[Rows taken from a collection]
::::::
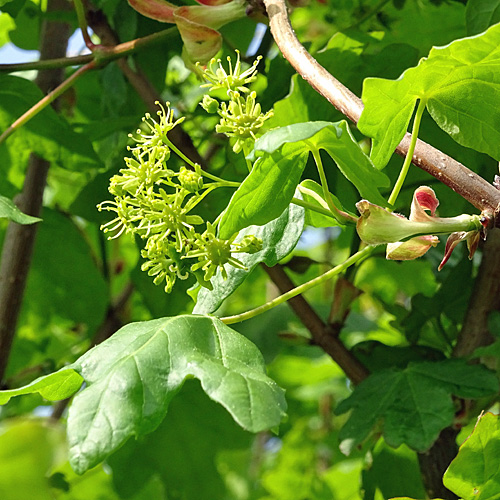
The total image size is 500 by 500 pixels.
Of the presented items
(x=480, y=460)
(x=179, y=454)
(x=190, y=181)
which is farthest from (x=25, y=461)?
(x=179, y=454)

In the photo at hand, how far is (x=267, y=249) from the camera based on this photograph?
679 mm

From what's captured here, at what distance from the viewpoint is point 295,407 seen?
1.71 m

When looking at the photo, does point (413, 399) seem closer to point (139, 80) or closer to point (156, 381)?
point (156, 381)

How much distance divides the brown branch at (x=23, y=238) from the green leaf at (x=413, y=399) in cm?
51

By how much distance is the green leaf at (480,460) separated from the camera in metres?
0.66

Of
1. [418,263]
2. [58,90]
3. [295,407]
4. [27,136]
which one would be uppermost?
[58,90]

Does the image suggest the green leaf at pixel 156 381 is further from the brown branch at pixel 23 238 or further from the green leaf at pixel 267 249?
the brown branch at pixel 23 238

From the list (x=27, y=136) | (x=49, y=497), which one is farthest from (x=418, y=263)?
(x=49, y=497)

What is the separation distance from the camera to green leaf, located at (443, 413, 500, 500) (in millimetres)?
663

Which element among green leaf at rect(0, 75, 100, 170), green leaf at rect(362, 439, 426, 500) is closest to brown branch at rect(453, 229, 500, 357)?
green leaf at rect(362, 439, 426, 500)

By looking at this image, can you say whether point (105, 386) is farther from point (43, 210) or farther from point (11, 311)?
point (43, 210)

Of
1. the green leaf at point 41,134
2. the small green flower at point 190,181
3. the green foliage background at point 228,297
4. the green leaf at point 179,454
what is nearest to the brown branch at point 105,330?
the green foliage background at point 228,297

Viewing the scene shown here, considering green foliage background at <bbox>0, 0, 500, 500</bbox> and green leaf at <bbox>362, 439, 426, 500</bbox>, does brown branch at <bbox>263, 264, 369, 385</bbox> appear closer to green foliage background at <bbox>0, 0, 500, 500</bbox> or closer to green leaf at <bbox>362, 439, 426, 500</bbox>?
green foliage background at <bbox>0, 0, 500, 500</bbox>

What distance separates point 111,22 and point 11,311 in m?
0.46
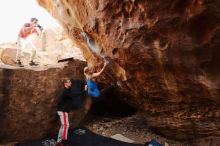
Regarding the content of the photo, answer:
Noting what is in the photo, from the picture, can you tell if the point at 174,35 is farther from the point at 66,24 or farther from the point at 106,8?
the point at 66,24

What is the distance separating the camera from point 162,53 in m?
5.42

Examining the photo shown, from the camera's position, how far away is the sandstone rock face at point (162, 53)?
488cm

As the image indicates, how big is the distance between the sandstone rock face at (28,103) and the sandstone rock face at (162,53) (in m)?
1.15

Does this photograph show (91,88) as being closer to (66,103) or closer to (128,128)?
(66,103)

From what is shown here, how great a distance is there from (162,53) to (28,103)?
10.2 ft

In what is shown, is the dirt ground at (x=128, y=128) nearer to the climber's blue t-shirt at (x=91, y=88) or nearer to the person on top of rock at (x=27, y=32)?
the climber's blue t-shirt at (x=91, y=88)

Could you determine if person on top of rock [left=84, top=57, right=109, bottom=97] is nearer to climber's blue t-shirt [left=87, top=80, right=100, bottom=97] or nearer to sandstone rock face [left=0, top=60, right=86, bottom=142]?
climber's blue t-shirt [left=87, top=80, right=100, bottom=97]

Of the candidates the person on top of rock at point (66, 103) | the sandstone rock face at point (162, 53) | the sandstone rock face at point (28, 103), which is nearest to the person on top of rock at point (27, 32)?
the sandstone rock face at point (162, 53)

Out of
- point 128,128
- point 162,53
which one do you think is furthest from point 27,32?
point 162,53

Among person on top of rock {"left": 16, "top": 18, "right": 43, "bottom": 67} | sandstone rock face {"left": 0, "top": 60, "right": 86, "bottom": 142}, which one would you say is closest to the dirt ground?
sandstone rock face {"left": 0, "top": 60, "right": 86, "bottom": 142}

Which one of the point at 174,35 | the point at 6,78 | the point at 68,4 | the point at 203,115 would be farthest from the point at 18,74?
the point at 203,115

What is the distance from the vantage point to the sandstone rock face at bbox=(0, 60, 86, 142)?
6414mm

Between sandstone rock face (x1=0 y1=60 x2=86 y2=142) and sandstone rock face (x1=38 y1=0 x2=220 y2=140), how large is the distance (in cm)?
115

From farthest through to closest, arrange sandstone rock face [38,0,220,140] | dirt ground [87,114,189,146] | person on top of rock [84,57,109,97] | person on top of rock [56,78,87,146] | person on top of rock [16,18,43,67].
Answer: person on top of rock [16,18,43,67], dirt ground [87,114,189,146], person on top of rock [84,57,109,97], person on top of rock [56,78,87,146], sandstone rock face [38,0,220,140]
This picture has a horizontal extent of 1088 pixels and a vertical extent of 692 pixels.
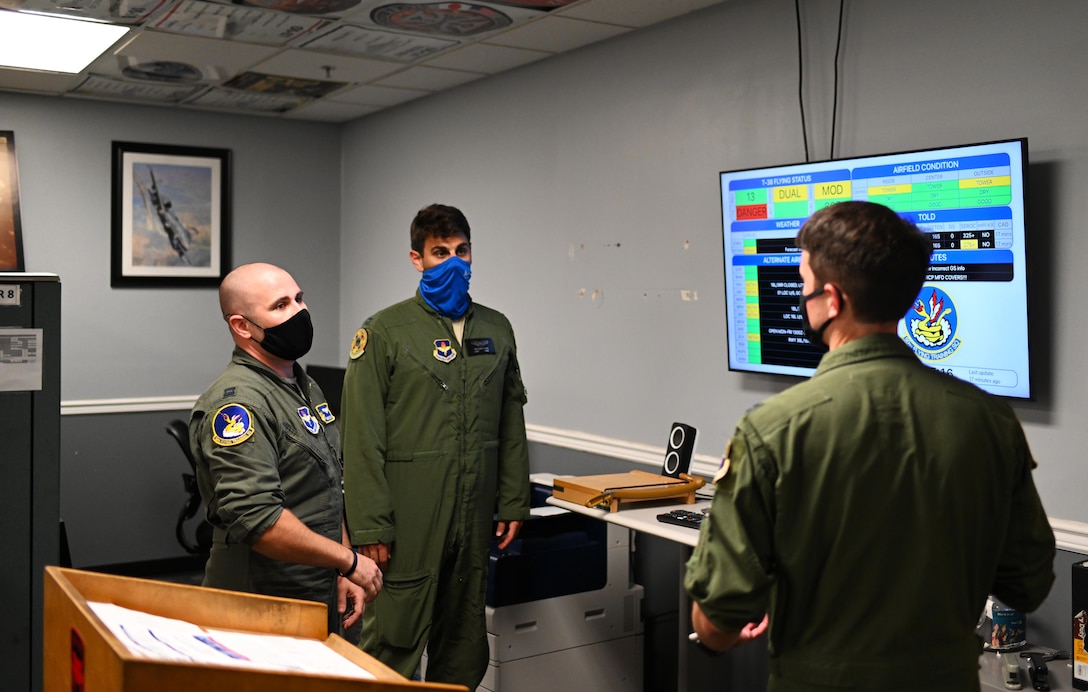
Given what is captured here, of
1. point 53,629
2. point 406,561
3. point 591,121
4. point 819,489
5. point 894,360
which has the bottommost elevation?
point 406,561

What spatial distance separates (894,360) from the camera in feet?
4.91

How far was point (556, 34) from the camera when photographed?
158 inches

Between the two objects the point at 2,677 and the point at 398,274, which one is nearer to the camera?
the point at 2,677

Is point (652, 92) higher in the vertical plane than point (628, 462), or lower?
higher

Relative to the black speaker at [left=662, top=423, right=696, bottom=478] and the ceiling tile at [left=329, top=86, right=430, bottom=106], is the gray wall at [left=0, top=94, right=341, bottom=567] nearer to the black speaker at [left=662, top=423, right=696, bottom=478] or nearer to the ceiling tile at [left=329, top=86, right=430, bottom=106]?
the ceiling tile at [left=329, top=86, right=430, bottom=106]

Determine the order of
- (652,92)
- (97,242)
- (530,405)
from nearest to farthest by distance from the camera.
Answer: (652,92), (530,405), (97,242)

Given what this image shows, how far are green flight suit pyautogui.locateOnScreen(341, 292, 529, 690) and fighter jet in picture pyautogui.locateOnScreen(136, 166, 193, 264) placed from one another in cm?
329

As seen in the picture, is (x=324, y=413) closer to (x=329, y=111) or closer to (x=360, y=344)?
(x=360, y=344)

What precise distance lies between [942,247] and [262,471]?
::::::
• _TO DO_:
Retype the rows verbatim, starting at the line containing "Determine the order of" and ending at the last line of the rows.

• _EXERCISE OUTPUT_:
Determine the order of
- (652,92)
- (97,242)
- (530,405)
from nearest to farthest by distance from the camera.
Answer: (652,92), (530,405), (97,242)

Given what this image shows, how far are green flight suit pyautogui.locateOnScreen(341, 292, 529, 690) and fighter jet in picture pyautogui.locateOnScreen(136, 166, 193, 264) placed from one another in cm?
329

As seen in the picture, is (x=324, y=413) closer to (x=329, y=111) or closer to (x=360, y=344)?
(x=360, y=344)

What precise distance lies between [942,247] and [262,471]?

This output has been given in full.